Un peu d’histoire : les modes de conservation du lait

Si en Bretagne le mode prédominant de conservation du lait est le beurre, en Picardie, la tradition est plus à la crème et au fromage, et la transformation en beurre est moins fréquente. Mais dans les deux régions, le principe est le même : le lait étant une denrée très périssable, surtout à des époques où la pasteurisation UHT et les réfrigérateurs n’étaient pas encore en vogue, il faut le transformer pour le conserver !

Au début du XXe siècle, et jusque dans les années 70, nombre d’exploitations picardes sont en polyculture-élevage, avec un atelier de vaches laitières. Une des régions picardes réputée pour sa production laitière est la Thiérache, au nord-est de la Picardie. Cette région herbagère s’est spécialisée en élevage laitier au début du XIXe, lors de la création de voies de communication qui ont permis aux agriculteurs de s’approvisionner en céréales, et donc de convertir leurs terres en herbages, plus adaptés aux limons argileux de la région. Ces herbages ont d’abord été valorisés par l’engraissement de bovins, avant que l’élevage laitier ne prenne de l’importance, suite à une baisse des prix de la viande bovine, vers 1885. La Thiérache devient ainsi presque uniquement laitière dans les années 1930.

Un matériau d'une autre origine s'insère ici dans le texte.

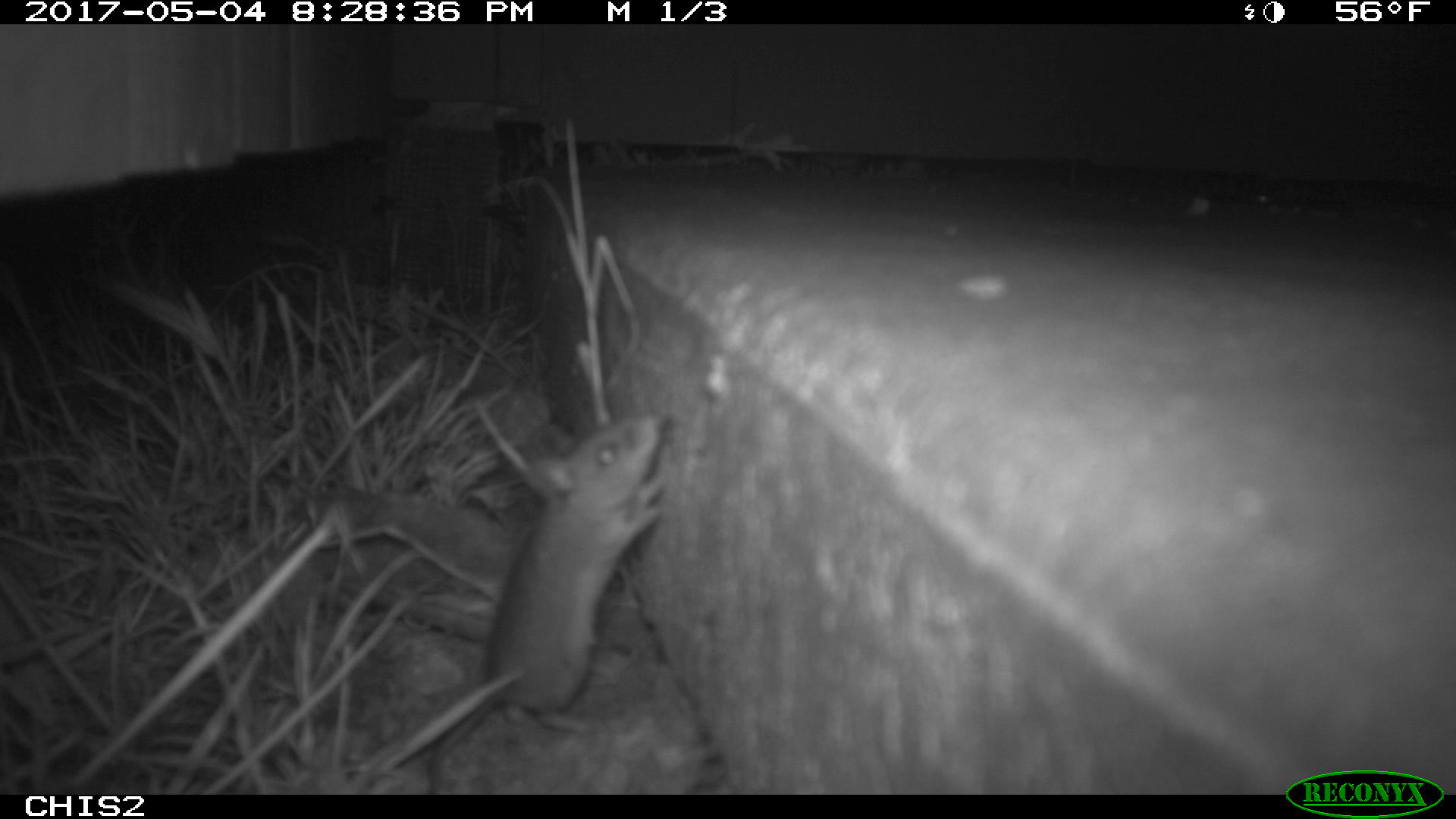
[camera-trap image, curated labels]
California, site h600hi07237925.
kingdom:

Jusqu’au début de la Première Guerre Mondiale, la race locale dominante est alors la Maroillaise… dont on peut supposer aisément qu’elle donna son nom au renommé fromage picard ! Mais la guerre arrivant, le cheptel diminue, et finit par être remplacé par un joyeux mélange de plusieurs races : Bretonnes, Normandes, Flamandes…

Jusque dans les années 30, seulement la moitié du lait de Thiérache est transformé par les laiteries, le reste est autoconsommé. Sur les fermes, la crème est alors obtenue par décantation du lait entier : la matière grasse contenue dans la crème étant plus légère, elle remonte en surface ; il suffit alors de la récupérer délicatement : c’est l’écrémage du lait. L’usage de cette crème traditionnellement crue se retrouve dans la gastronomie familiale picarde, notamment dans les biscuits, la confiture de lait, les tartes…

On la retrouve aussi dans la crème Chantilly, même si les origines picardes de cette crème ne sont pas liées à l’histoire agricole picarde… une histoire à suivre !

Sources :

Inventaire du patrimoine culinaire, Picardie, CNAC

Produits laitiers

Chantriot Emile, La Thiérache, 1901

Azambre G. L'industrie laitière en Thiérache et dans le Hainaut français. 1929

Dans la cuisine clandestine de Françoise

En matière de cuisine, Françoise est une créatrice aussi minutieuse que discrète…Axonaise expatriée en Champagne, elle confectionne ses biscuits dans une petite cuisine dissimulée au fond de son garage. Qu’on se rassure, pas de production illicite à l’horizon, mais plutôt de charmants petits biscuits inspirés de ses souvenirs d’enfance : les biscuits à la crème de lait qu’elle confectionne sortent tout droit d’un livre de recette de sa grand-mère, et le moke, la recette phare de Françoise, était une création de son pépé Marcel !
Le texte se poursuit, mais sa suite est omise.